The dangers of benevolent sexism

November 29th, 2016

The term “benevolent sexism” seems like an oxymoron. How can sexism ever be “benevolent”? And yet, this type of sexism is so prevalent and has roots so deep in our culture that it almost goes unnoticed. Most recently, it surfaced in a very public way with the revealing of a tape recording of now-President-Elect Donald Trump in which he described actions of sexual assault against women. Several Republican men spoke out against talking about women with this kind of language, horrified that their wives, mothers, and daughters might be the subject of these vulgar and offensive words and deeds. In the past, President Obama has also framed women primarily from a relational view in some of his speeches, notably in his 2013 State of the Union address.

As the saying goes, feminism is the radical notion that women are people.
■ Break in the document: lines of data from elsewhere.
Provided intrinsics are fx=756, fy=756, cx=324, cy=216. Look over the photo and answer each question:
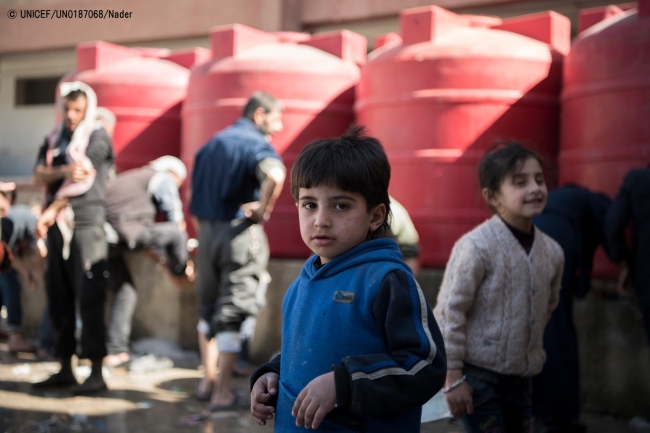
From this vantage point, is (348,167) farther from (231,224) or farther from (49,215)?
(49,215)

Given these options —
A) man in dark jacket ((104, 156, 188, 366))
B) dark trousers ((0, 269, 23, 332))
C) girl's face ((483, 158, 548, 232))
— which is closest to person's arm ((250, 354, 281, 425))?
girl's face ((483, 158, 548, 232))

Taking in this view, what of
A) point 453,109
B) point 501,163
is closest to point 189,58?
point 453,109

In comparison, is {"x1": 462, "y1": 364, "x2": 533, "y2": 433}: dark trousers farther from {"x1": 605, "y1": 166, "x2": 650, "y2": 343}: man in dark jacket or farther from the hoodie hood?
{"x1": 605, "y1": 166, "x2": 650, "y2": 343}: man in dark jacket

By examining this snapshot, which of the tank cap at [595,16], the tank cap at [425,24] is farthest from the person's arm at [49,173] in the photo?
the tank cap at [595,16]

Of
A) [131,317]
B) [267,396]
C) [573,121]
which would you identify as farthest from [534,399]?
[131,317]

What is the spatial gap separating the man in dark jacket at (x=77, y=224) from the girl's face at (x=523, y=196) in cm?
267

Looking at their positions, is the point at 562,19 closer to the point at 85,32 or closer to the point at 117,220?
the point at 117,220

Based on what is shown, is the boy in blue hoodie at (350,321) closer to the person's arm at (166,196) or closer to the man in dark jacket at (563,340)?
the man in dark jacket at (563,340)

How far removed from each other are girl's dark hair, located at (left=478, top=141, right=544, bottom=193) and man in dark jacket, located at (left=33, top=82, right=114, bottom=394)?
2.56m

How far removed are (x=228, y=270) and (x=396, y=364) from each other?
2817 millimetres

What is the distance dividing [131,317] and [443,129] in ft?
10.0

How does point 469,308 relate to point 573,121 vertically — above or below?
below

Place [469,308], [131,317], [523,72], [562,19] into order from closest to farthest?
1. [469,308]
2. [523,72]
3. [562,19]
4. [131,317]

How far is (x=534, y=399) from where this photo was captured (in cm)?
Result: 383
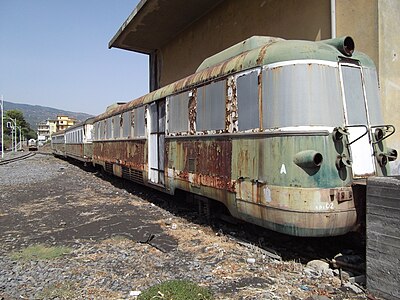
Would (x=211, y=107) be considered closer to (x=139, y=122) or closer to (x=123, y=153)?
(x=139, y=122)

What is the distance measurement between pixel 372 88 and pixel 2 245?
6.34 metres

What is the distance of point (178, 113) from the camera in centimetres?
696

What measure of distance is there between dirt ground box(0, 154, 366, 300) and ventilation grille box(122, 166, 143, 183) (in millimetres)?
1119

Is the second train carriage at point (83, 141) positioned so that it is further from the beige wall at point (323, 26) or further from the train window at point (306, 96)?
the train window at point (306, 96)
Through the lens of benevolent sexism, women are not seen as fully people except as they relate to men as daughters, sisters, wives, and mothers. Because it is not overtly hostile or insulting towards women, benevolent sexism often gets a pass. This kind of sexism, as opposed to hostile sexism, does not see women as inferior to men or incompetent, but it does prescribe specific roles and duties. It is this kind of sexism that is also present in many churches, particularly those that believe in complementary roles for men and women.

The more overtly sexist parts of this view hold that women exist to be protected and kept pure as “the weaker sex,” and the men in their lives are responsible for their health and safety. Particularly popular during the Industrial Revolution, this led to the division of spheres: the public sphere, the realm of business and politics, run by men, and the private sphere, the realm of home and hearth, run by women. The public sphere was too rough and tumble, too dirty and offensive for women, so keeping women at home was not a means of limiting their participation or advancement but a way of protecting them, keeping them pure and unsullied by the ways of the world.

Whether hostile or benevolent, the damages to individuals and gender equality done by sexism remain the same. Instead of men and women being considered as individuals, created in the image of God and gifted by the Holy Spirit, sexist systems would prefer to judge us by sex and determine where our gifts lie. Not only does this discourage and prevent women from holding leadership positions, it also damages men who have gifts for caretaking and child-raising but feel forced to be the “bread-winner.”

Some people have argued that women are more suited to leadership because we are inherently purer, and, looking at history, it is never the women who start wars or embezzle funds or misbehave sexually. Perhaps this is because we have not been in positions of power to have the chance. Currently, protesters are calling for the female president of South Korea, Park Geun-hye, to resign due to fraud, scandal and allegations of abuse of power. Leaders who are women can be just as ineffective as leaders who are men.

Whether male or female, we all have our gifts and our weaknesses. We are all susceptible to sin and in need of the grace of Christ. We also are all made in the image of God and have inherent dignity. Put succinctly, we are all people with our own hopes, fears, strengths and desires. Some women are stronger than some men. Some men are gentler than some women. By prescribing spheres based on gender or reducing a woman’s value to her relationships as if she were property, we do a disservice to all of God’s people.